Neben dem schwächeren Goldpreis rücken die Fundamentaldaten des Unternehmens in den Fokus. Die Prognose für 2026 deutet auf einen Rückgang der Goldproduktion im Vergleich zum Vorjahr hin. Gleichzeitig rechnet das Management mit steigenden All-in Sustaining Costs (AISC), die in den mittleren 1.000-Dollar-Bereich pro Unze klettern sollen. Diese Kombination aus geringerem Volumen und höheren Ausgaben wirkt wie ein Hebel auf die Margen, sobald der Goldpreis seine Aufwärtsbewegung stoppt.

Diese Gemengelage spiegelt sich unmissverständlich im Kursverlauf wider. Mit einem Tagesverlust von 3,7 Prozent auf 92,63 Euro hat der Titel seinen kurzfristigen Aufwärtstrend unterbrochen und notiert nun spürbar unter der 50-Tage-Linie. Dennoch steht auf Sicht von zwölf Monaten weiterhin ein massives Plus von über 110 Prozent zu Buche.

Trotz des aktuellen Rücksetzers steht Newmont finanziell auf einem soliden Fundament.
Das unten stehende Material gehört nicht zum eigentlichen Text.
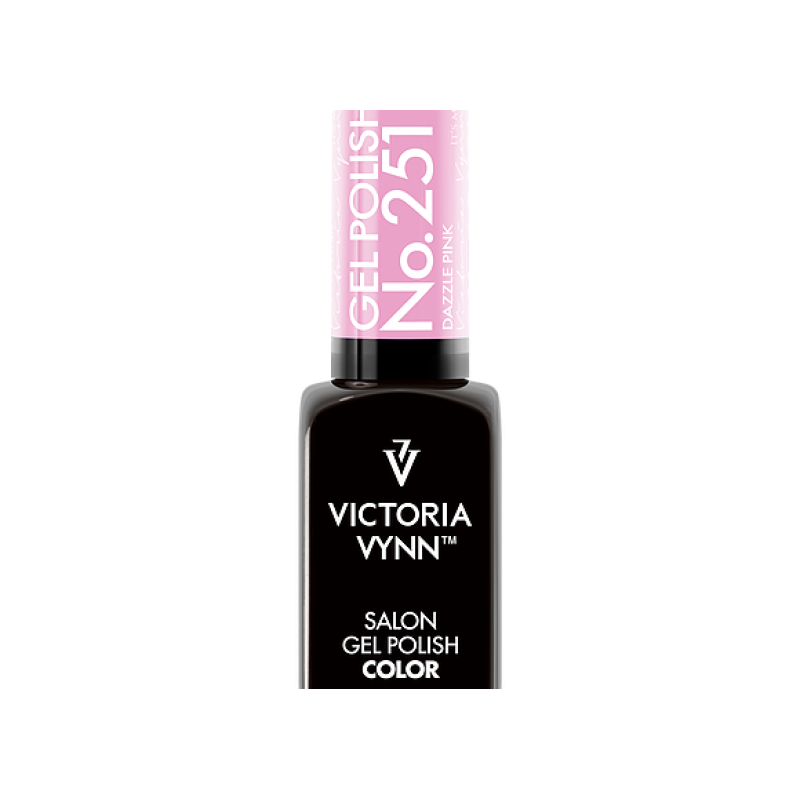 salon gel polish No.251 dazzle pink (TPO FREE, HEMA FREE, DI-HEMA FREE)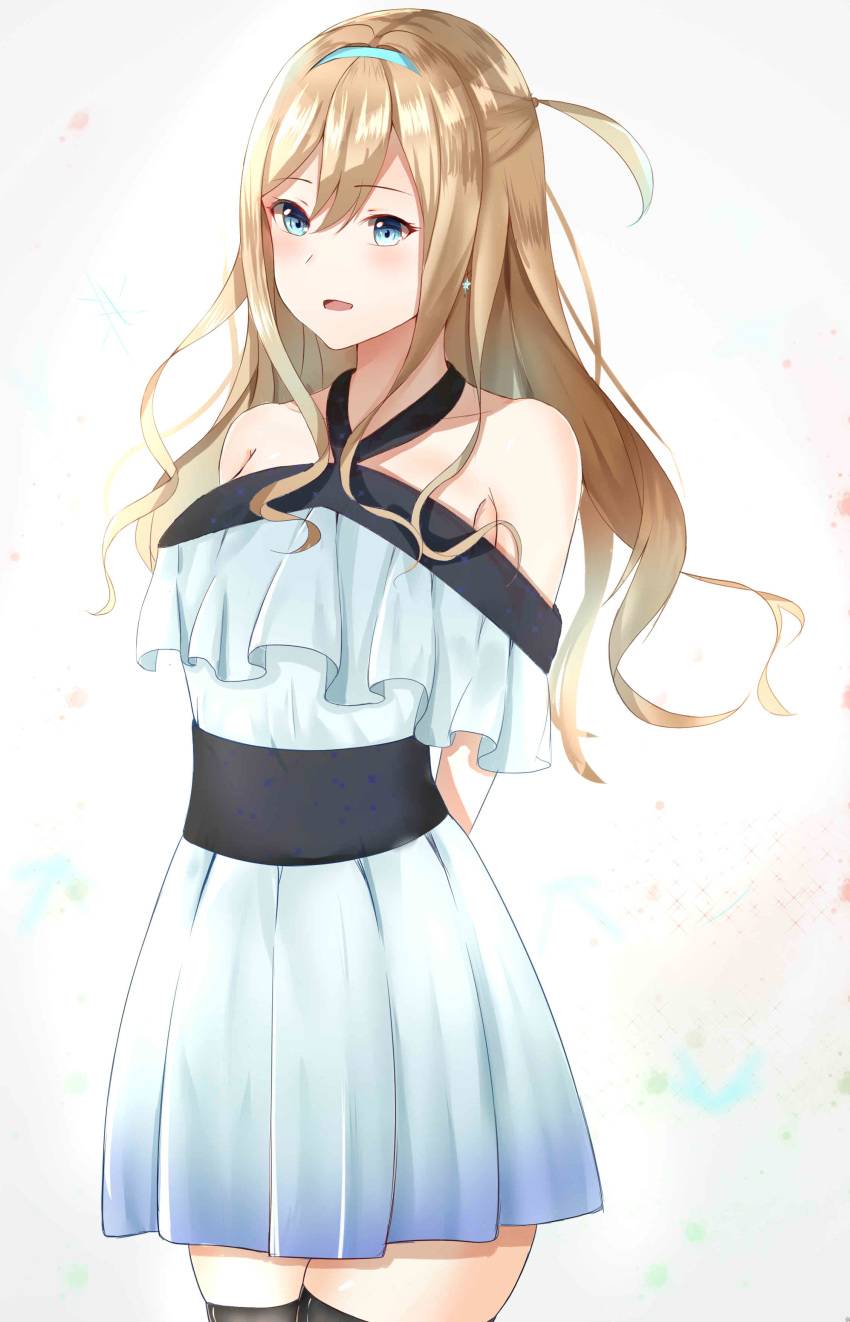 1girl, absurdres, belt, black_belt, blonde_hair, blue_eyes, blush, collarbone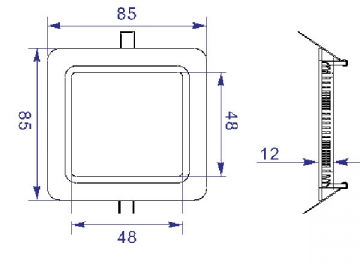 Quadratisches LED-Panel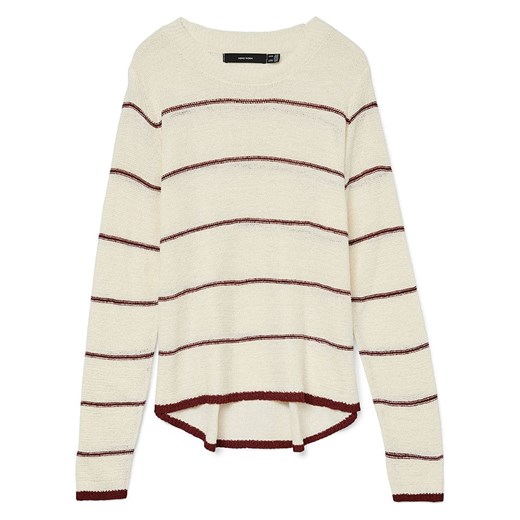 Vero Moda Sweter w kolorze czerwono-kremowym ze sklepu Limango Polska w kategorii Swetry damskie - zdjęcie 185645447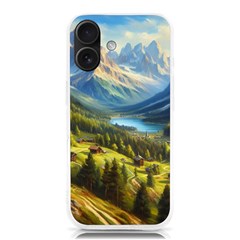 Forest Landscape Nature Trees Iphone 16 Tpu Uv Print Case by Salmanaz77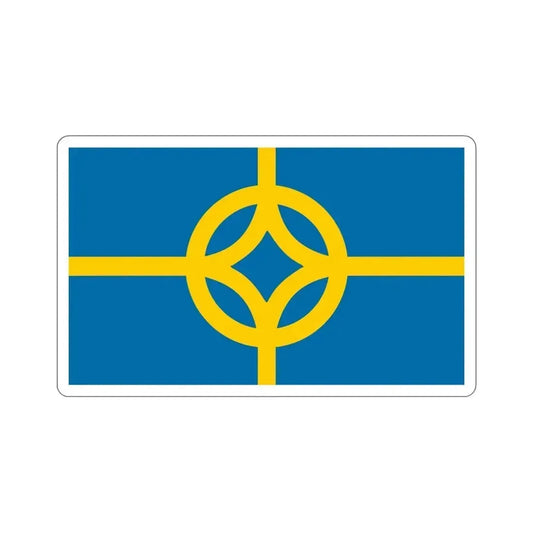 Flag of West Plains Missouri USA STICKER Vinyl Die-Cut Decal 6 Inch - The Sticker Space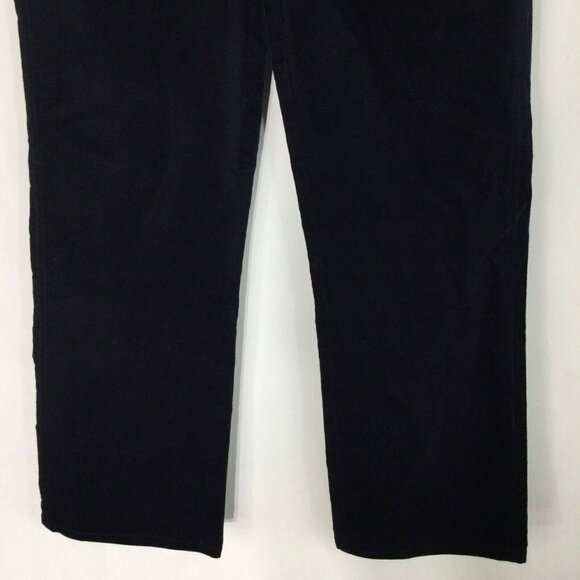 Current Elliott The Vanessa Velvet crop Straight Dark Navy Jeans Women Sz 27 NWT - Picture 3 of 11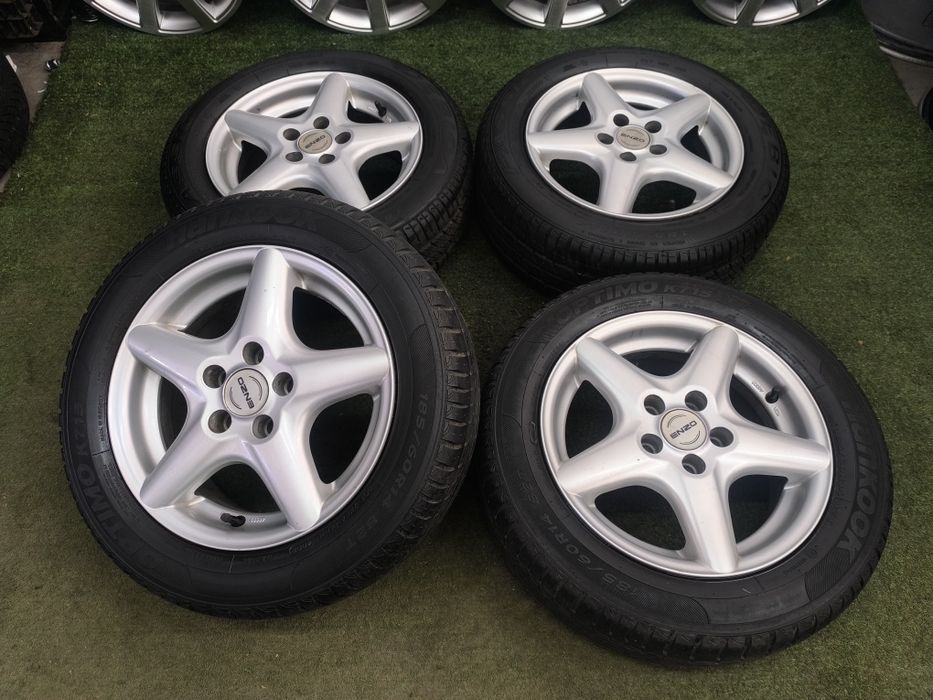 14 koła 5x100 et32 opony 185/60/14 VW Polo Fox Seat Ibiza Skoda Fabia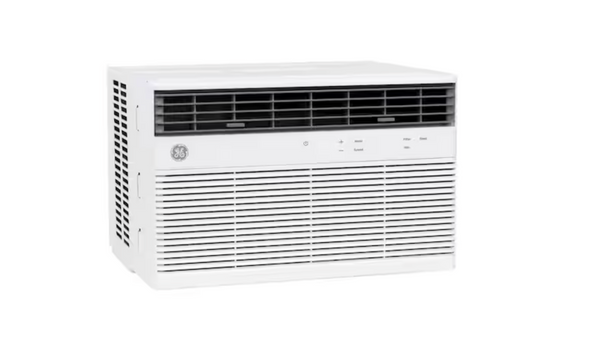 GE 14,000 BTU Smart Window Air Conditioner for 700 sq. ft. in White with Wi-Fi and Remote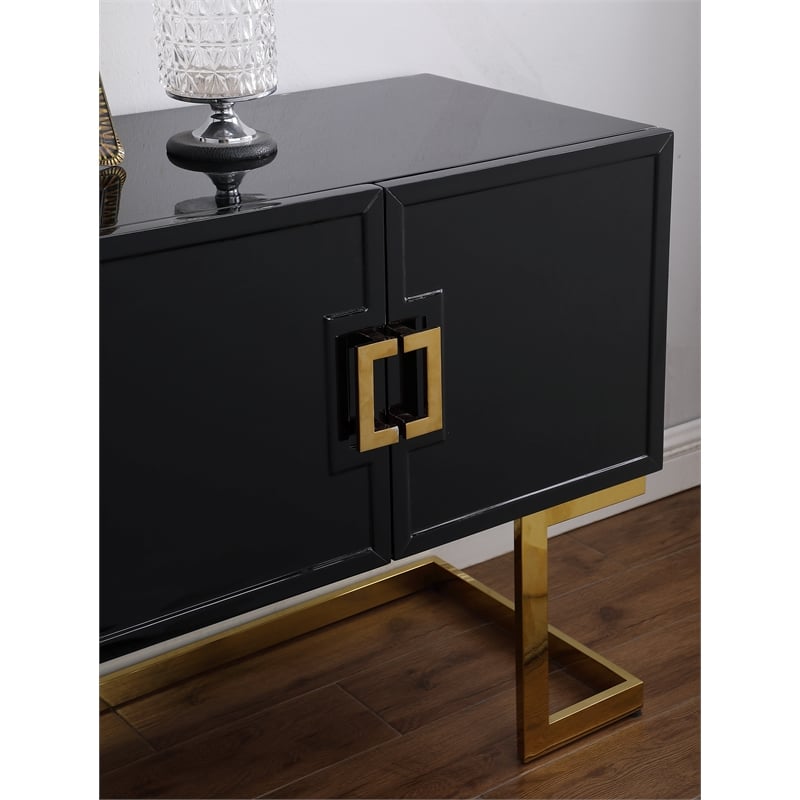 Vibrance Black Wood Modern Sideboard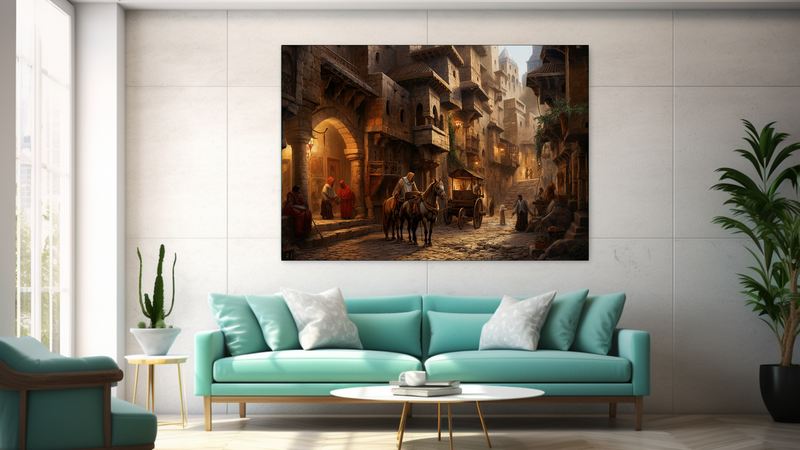 Canvas Wall Art - Medieval Jouney Abstract - Jt0040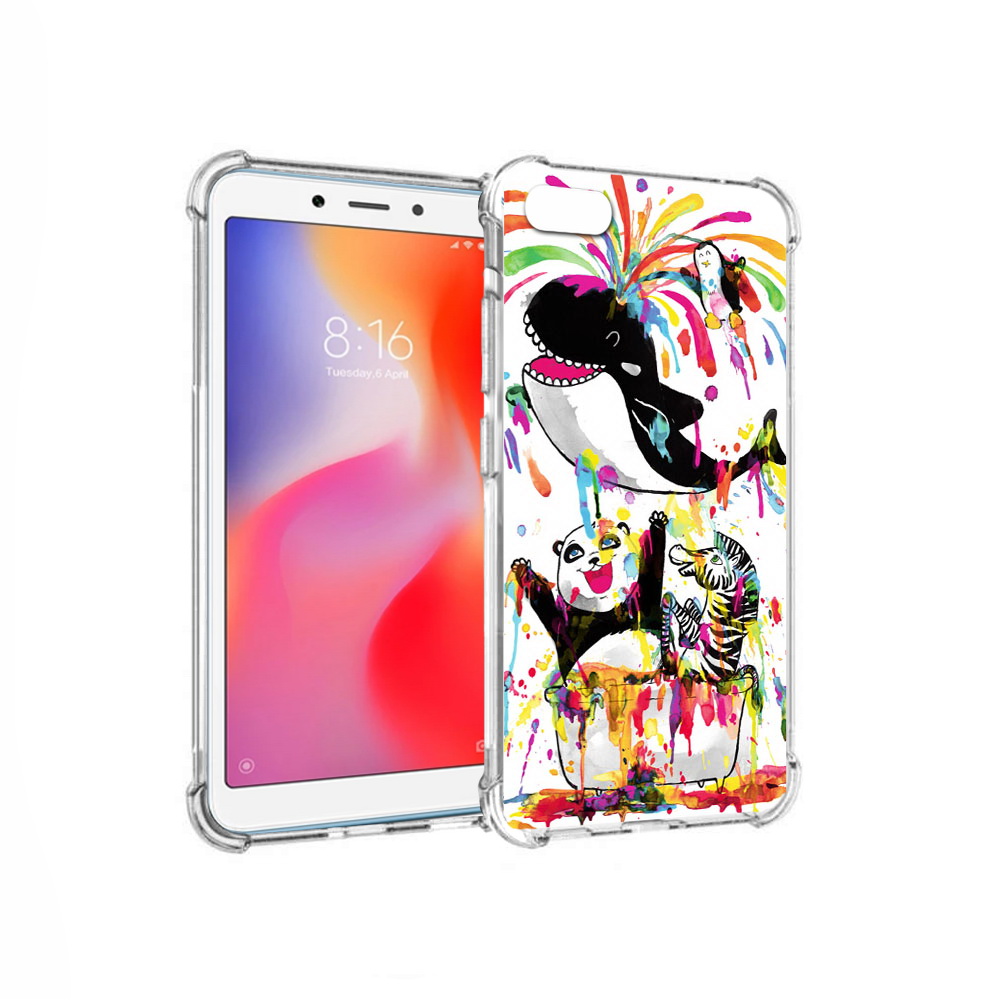 

Чехол MyPads Tocco для Xiaomi Redmi 6A Хиппи кит (PT113916.305.191), Прозрачный, Tocco
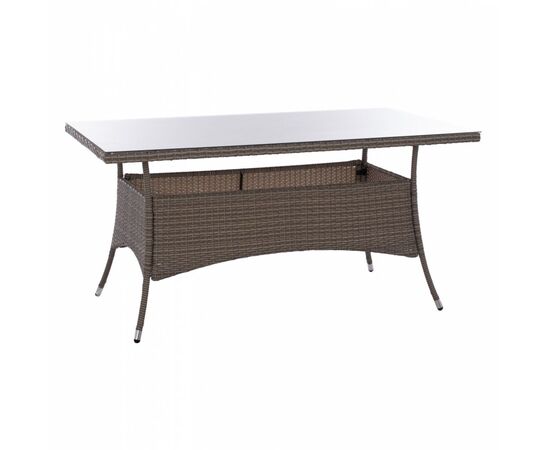 ΤΡΑΠΕΖΙ ΜΕΤΑΛΛΙΚΟ MINSK RATTAN ΓΚΡΙ HM5507.01 150x90x75Υ εκ. - ΤΡΑΠΕΖΙΑ ΕΞ. ΧΩΡΟΥ στο Milonadakis.gr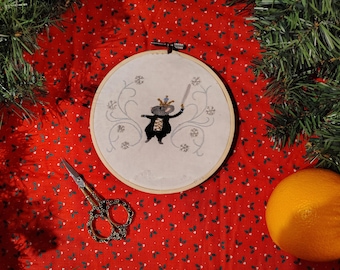 Nutcracker Mouse King Embroidery Pattern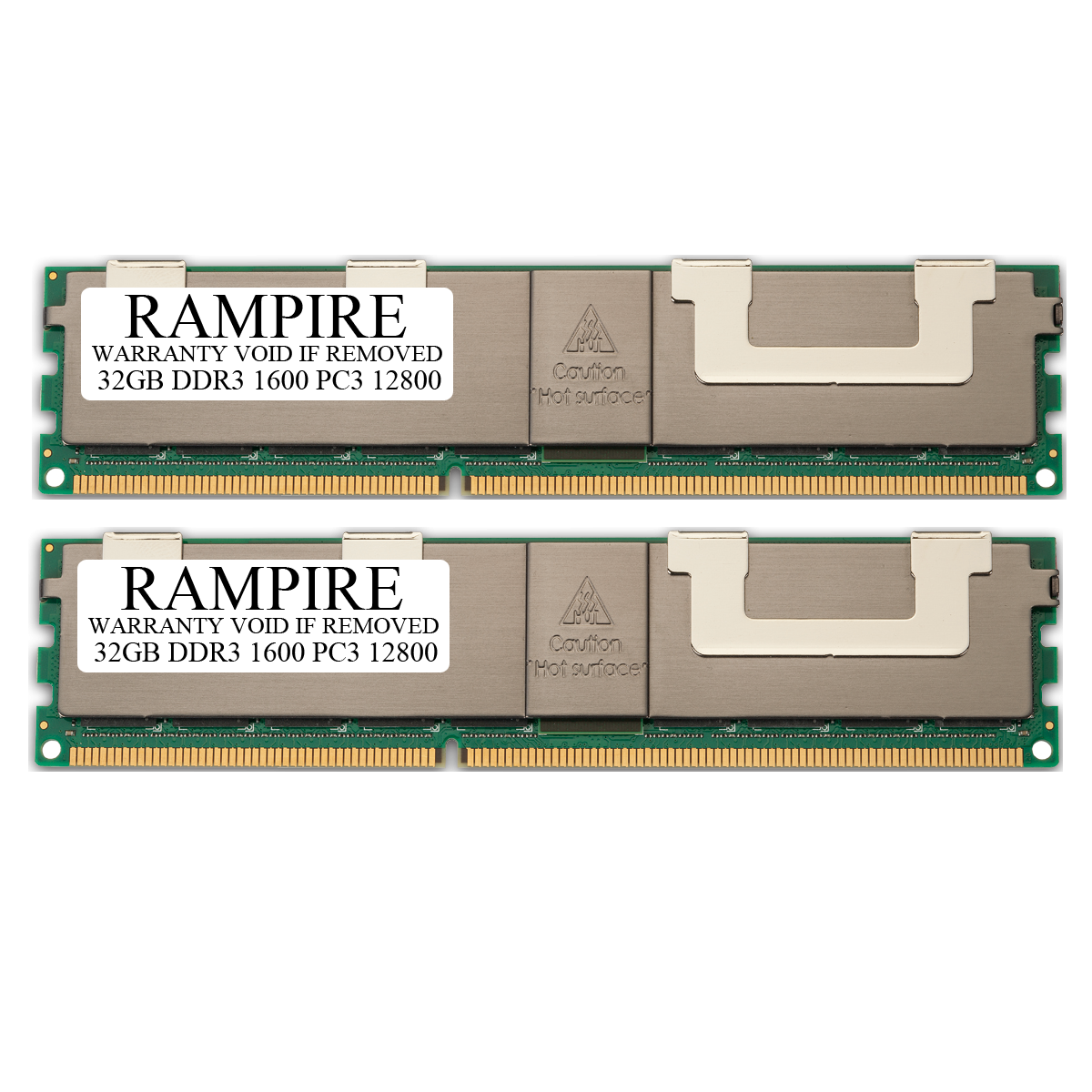 RAMPIRE 64GB (2 x 32GB) DDR3 1600 (PC3 12800) 240-Pin SDRAM 2Rx4 Standard Profile 1.35V ECC Load Reduced Server Memory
Nach einem starken Vorjahr mit massiven Schuldenrückzahlungen verfügt der Konzern über ein Liquiditätspolster von mindestens fünf Milliarden US-Dollar. Die primäre Aufgabe des Managements besteht nun darin, die prognostizierten Kostensteigerungen abzufedern, um die Profitabilität im veränderten Zinsumfeld zu verteidigen.